Dataset rows
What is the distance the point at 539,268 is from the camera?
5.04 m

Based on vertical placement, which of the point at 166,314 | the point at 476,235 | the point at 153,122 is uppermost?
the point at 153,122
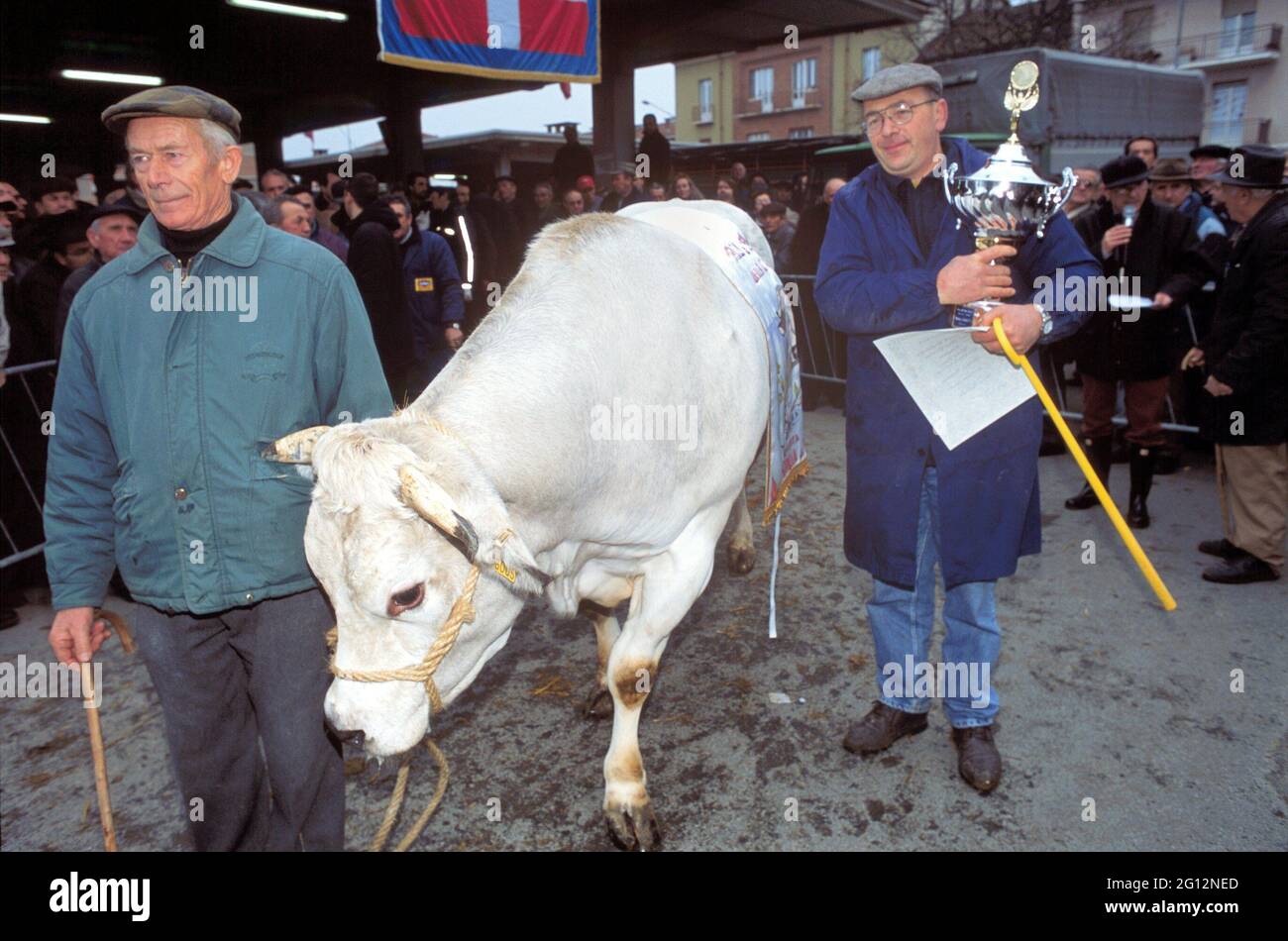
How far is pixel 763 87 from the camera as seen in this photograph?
43875 mm

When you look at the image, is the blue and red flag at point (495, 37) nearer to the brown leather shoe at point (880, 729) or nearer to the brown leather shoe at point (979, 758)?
the brown leather shoe at point (880, 729)

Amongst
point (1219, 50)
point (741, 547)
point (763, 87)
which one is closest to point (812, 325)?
point (741, 547)

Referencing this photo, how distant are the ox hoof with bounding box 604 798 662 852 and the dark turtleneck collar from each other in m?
2.13

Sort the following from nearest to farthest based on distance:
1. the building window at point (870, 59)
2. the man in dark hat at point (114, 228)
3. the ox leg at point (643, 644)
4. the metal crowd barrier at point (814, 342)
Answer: the ox leg at point (643, 644)
the man in dark hat at point (114, 228)
the metal crowd barrier at point (814, 342)
the building window at point (870, 59)

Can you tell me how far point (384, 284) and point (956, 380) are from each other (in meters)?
4.16

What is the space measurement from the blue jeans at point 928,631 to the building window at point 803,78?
43261 millimetres

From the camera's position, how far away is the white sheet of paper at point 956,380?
8.43ft

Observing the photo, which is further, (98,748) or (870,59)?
(870,59)

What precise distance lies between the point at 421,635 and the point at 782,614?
2.82 metres

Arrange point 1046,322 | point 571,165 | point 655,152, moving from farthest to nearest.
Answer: point 655,152 < point 571,165 < point 1046,322

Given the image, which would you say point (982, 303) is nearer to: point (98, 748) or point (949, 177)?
point (949, 177)

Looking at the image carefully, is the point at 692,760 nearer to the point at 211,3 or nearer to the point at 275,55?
the point at 211,3

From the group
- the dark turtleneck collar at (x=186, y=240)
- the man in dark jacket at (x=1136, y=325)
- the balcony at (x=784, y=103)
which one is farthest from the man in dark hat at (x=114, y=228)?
the balcony at (x=784, y=103)
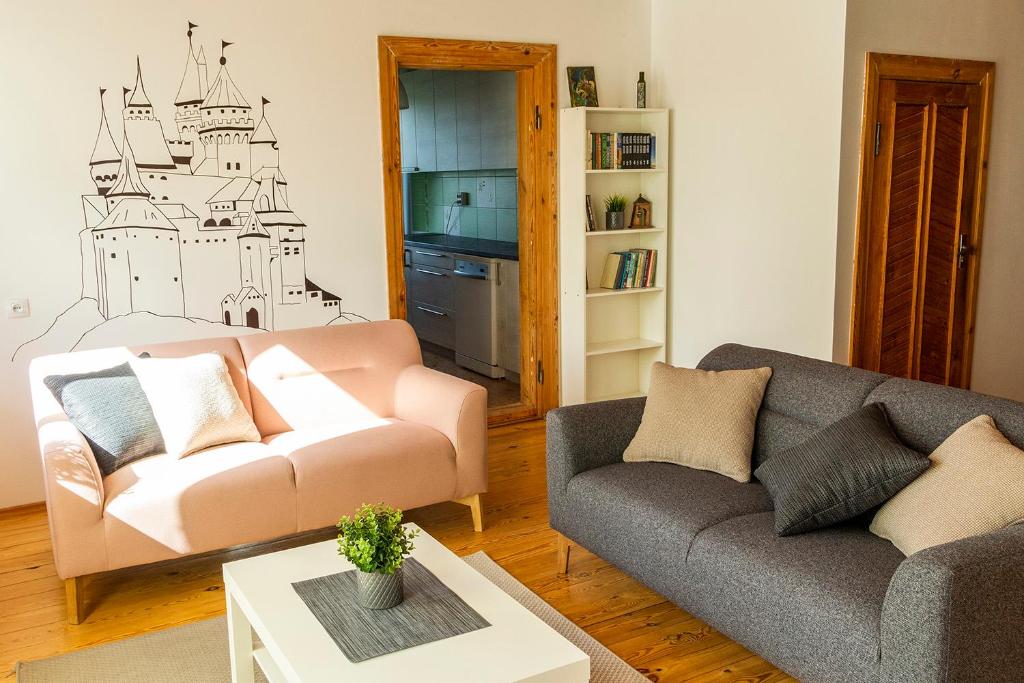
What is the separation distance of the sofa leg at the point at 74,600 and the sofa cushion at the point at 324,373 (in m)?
0.98

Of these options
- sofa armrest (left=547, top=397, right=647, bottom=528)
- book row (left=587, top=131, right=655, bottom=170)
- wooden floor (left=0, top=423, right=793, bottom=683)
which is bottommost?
wooden floor (left=0, top=423, right=793, bottom=683)

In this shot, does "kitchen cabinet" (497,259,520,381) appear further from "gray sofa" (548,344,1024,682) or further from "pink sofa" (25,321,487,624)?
"gray sofa" (548,344,1024,682)

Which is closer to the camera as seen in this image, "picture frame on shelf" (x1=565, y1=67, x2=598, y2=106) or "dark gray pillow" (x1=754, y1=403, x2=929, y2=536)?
"dark gray pillow" (x1=754, y1=403, x2=929, y2=536)

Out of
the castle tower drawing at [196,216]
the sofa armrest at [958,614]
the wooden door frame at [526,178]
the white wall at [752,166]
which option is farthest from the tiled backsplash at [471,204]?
the sofa armrest at [958,614]

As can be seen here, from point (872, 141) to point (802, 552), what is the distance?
112 inches

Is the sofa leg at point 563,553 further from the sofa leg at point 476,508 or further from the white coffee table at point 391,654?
the white coffee table at point 391,654

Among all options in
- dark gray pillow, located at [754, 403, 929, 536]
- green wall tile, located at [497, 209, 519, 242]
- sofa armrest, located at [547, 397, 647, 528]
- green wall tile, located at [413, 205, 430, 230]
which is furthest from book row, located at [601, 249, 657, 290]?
green wall tile, located at [413, 205, 430, 230]

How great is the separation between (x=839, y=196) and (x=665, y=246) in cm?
129

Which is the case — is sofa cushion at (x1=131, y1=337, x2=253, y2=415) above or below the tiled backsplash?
below

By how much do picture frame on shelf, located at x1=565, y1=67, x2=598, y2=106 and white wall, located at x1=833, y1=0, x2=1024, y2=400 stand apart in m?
1.50

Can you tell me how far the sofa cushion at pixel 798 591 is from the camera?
2199 mm

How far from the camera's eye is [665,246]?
18.5 ft

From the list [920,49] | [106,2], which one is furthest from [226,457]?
[920,49]

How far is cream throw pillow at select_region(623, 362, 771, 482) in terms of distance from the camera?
316 cm
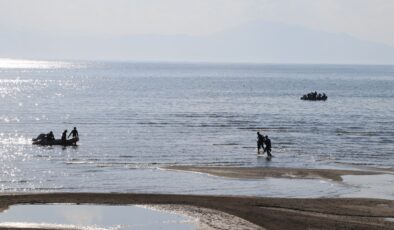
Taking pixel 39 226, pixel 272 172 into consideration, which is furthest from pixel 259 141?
pixel 39 226

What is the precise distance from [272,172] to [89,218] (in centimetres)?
1719

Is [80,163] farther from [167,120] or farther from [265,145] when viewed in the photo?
[167,120]

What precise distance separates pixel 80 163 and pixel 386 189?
2028cm

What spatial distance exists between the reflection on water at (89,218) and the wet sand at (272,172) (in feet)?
40.2

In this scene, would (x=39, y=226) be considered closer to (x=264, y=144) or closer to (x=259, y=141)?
(x=259, y=141)

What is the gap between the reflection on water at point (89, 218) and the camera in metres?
27.6

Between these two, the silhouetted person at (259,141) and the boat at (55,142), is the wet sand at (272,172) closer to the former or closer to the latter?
the silhouetted person at (259,141)

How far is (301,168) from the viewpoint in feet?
151

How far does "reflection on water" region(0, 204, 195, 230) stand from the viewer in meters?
27.6

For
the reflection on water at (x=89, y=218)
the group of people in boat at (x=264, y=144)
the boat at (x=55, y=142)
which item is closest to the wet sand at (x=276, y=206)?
the reflection on water at (x=89, y=218)

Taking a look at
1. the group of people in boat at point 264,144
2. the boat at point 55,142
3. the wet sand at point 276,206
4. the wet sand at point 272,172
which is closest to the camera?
the wet sand at point 276,206

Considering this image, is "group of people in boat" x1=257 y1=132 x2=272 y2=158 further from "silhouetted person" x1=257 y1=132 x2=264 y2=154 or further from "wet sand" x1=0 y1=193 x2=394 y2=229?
"wet sand" x1=0 y1=193 x2=394 y2=229

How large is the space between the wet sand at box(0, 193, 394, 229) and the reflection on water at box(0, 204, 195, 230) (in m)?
1.26

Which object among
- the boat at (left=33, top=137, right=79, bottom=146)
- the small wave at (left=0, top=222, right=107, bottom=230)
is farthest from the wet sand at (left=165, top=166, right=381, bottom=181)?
the small wave at (left=0, top=222, right=107, bottom=230)
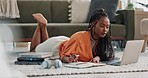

Written exercise =>
Can you lay out every one of the rows above as a numbered list, skipping the blank lines and leaving the pictures out?

Complete response =>
1. What is the distance the point at 539,268 is from the camera?
2. 5.04 m
3. Based on vertical placement, which of the point at 166,314 | the point at 476,235 | the point at 153,122 is uppermost?
4. the point at 153,122
5. How far is pixel 763 87 from the camera as seen in this photograph?
6. 43875 mm
7. When you look at the image, is the blue and red flag at point (495, 37) nearer to the brown leather shoe at point (880, 729) or nearer to the brown leather shoe at point (979, 758)?
8. the brown leather shoe at point (880, 729)
9. Amongst
10. point (1219, 50)
11. point (741, 547)
12. point (763, 87)
13. which one is closest to point (812, 325)?
14. point (741, 547)
15. Referencing this photo, how distant are the ox hoof with bounding box 604 798 662 852 and the dark turtleneck collar from each other in m?
16. 2.13
17. Sort the following from nearest to farthest based on distance:
18. 1. the building window at point (870, 59)
19. 2. the man in dark hat at point (114, 228)
20. 3. the ox leg at point (643, 644)
21. 4. the metal crowd barrier at point (814, 342)
22. Answer: the ox leg at point (643, 644)
23. the man in dark hat at point (114, 228)
24. the metal crowd barrier at point (814, 342)
25. the building window at point (870, 59)
26. Can you tell me how far point (384, 284) and point (956, 380) are from each other (in meters)?
27. 4.16
28. What is the space measurement from the blue jeans at point 928,631 to the building window at point 803,78?
29. 43261 millimetres
30. From the camera's position, how far away is the white sheet of paper at point 956,380?
31. 8.43ft
32. Observing the photo, which is further, (98,748) or (870,59)?
33. (870,59)
34. What precise distance lies between the point at 421,635 and the point at 782,614?
35. 2.82 metres
36. Arrange point 1046,322 | point 571,165 | point 655,152, moving from farthest to nearest.
37. Answer: point 655,152 < point 571,165 < point 1046,322
38. Given the image, which would you say point (982, 303) is nearer to: point (98, 748) or point (949, 177)?
39. point (949, 177)
40. Looking at the image carefully, is the point at 692,760 nearer to the point at 211,3 or nearer to the point at 275,55?
41. the point at 211,3
42. From the group
43. - the dark turtleneck collar at (x=186, y=240)
44. - the man in dark jacket at (x=1136, y=325)
45. - the balcony at (x=784, y=103)
46. which one is farthest from the man in dark hat at (x=114, y=228)?
47. the balcony at (x=784, y=103)
48. What is the separation distance of the sofa leg at the point at 74,600 and the sofa cushion at the point at 324,373 (in m)?
49. 0.98
50. Of these options
51. - sofa armrest (left=547, top=397, right=647, bottom=528)
52. - book row (left=587, top=131, right=655, bottom=170)
53. - wooden floor (left=0, top=423, right=793, bottom=683)
54. which is bottommost?
55. wooden floor (left=0, top=423, right=793, bottom=683)
56. In this shot, does "kitchen cabinet" (497,259,520,381) appear further from "gray sofa" (548,344,1024,682) or further from "pink sofa" (25,321,487,624)?
57. "gray sofa" (548,344,1024,682)
58. Which is closer to the camera as seen in this image, "picture frame on shelf" (x1=565, y1=67, x2=598, y2=106) or "dark gray pillow" (x1=754, y1=403, x2=929, y2=536)?
59. "dark gray pillow" (x1=754, y1=403, x2=929, y2=536)
60. Out of
61. the castle tower drawing at [196,216]
62. the sofa armrest at [958,614]
63. the wooden door frame at [526,178]
64. the white wall at [752,166]
65. which option is farthest from the tiled backsplash at [471,204]?
66. the sofa armrest at [958,614]
67. As can be seen here, from point (872, 141) to point (802, 552), what is the distance?
68. 112 inches
69. Is the sofa leg at point 563,553 further from the sofa leg at point 476,508 or further from the white coffee table at point 391,654?
70. the white coffee table at point 391,654
71. Among all options in
72. - dark gray pillow, located at [754, 403, 929, 536]
73. - green wall tile, located at [497, 209, 519, 242]
74. - sofa armrest, located at [547, 397, 647, 528]
75. - green wall tile, located at [413, 205, 430, 230]
76. which is furthest from book row, located at [601, 249, 657, 290]?
77. green wall tile, located at [413, 205, 430, 230]
78. How great is the separation between (x=839, y=196) and (x=665, y=246) in cm?
79. 129
80. Which is the case — is sofa cushion at (x1=131, y1=337, x2=253, y2=415) above or below the tiled backsplash?
81. below
82. By how much do picture frame on shelf, located at x1=565, y1=67, x2=598, y2=106 and white wall, located at x1=833, y1=0, x2=1024, y2=400 stand apart in m?
83. 1.50
84. Can you tell me how far the sofa cushion at pixel 798 591 is from the camera?
85. 2199 mm
86. How far from the camera's eye is [665,246]?
87. 18.5 ft
88. From the list [920,49] | [106,2], which one is furthest from [226,457]?
89. [920,49]
90. How far is cream throw pillow at select_region(623, 362, 771, 482) in terms of distance from the camera?
91. 316 cm
92. Taking pixel 39 226, pixel 272 172 into consideration, which is furthest from pixel 259 141?
93. pixel 39 226
94. What is the precise distance from [272,172] to [89,218] (in centimetres)?
95. 1719
96. Is [80,163] farther from [167,120] or farther from [265,145] when viewed in the photo?
97. [167,120]
98. What precise distance separates pixel 80 163 and pixel 386 189?
99. 2028cm
100. What spatial distance exists between the reflection on water at (89,218) and the wet sand at (272,172) (in feet)?
101. 40.2
102. In this scene, would (x=39, y=226) be considered closer to (x=264, y=144) or closer to (x=259, y=141)?
103. (x=259, y=141)
104. What is the gap between the reflection on water at point (89, 218) and the camera in metres?
105. 27.6
106. Between these two, the silhouetted person at (259,141) and the boat at (55,142), is the wet sand at (272,172) closer to the former or closer to the latter?
107. the silhouetted person at (259,141)
108. How far is (301,168) from the viewpoint in feet?
109. 151
110. How far does "reflection on water" region(0, 204, 195, 230) stand from the viewer in meters?
111. 27.6
112. For
113. the reflection on water at (x=89, y=218)
114. the group of people in boat at (x=264, y=144)
115. the boat at (x=55, y=142)
116. which item is closest to the wet sand at (x=276, y=206)?
117. the reflection on water at (x=89, y=218)
118. Taking a look at
119. 1. the group of people in boat at point 264,144
120. 2. the boat at point 55,142
121. 3. the wet sand at point 276,206
122. 4. the wet sand at point 272,172
123. which is closest to the camera?
124. the wet sand at point 276,206
125. Considering this image, is "group of people in boat" x1=257 y1=132 x2=272 y2=158 further from "silhouetted person" x1=257 y1=132 x2=264 y2=154 or further from "wet sand" x1=0 y1=193 x2=394 y2=229?
126. "wet sand" x1=0 y1=193 x2=394 y2=229
127. How large is the space between the wet sand at box(0, 193, 394, 229) and the reflection on water at box(0, 204, 195, 230) (in m)?
128. 1.26
129. Which object among
130. - the boat at (left=33, top=137, right=79, bottom=146)
131. - the small wave at (left=0, top=222, right=107, bottom=230)
132. is farthest from the wet sand at (left=165, top=166, right=381, bottom=181)?
133. the small wave at (left=0, top=222, right=107, bottom=230)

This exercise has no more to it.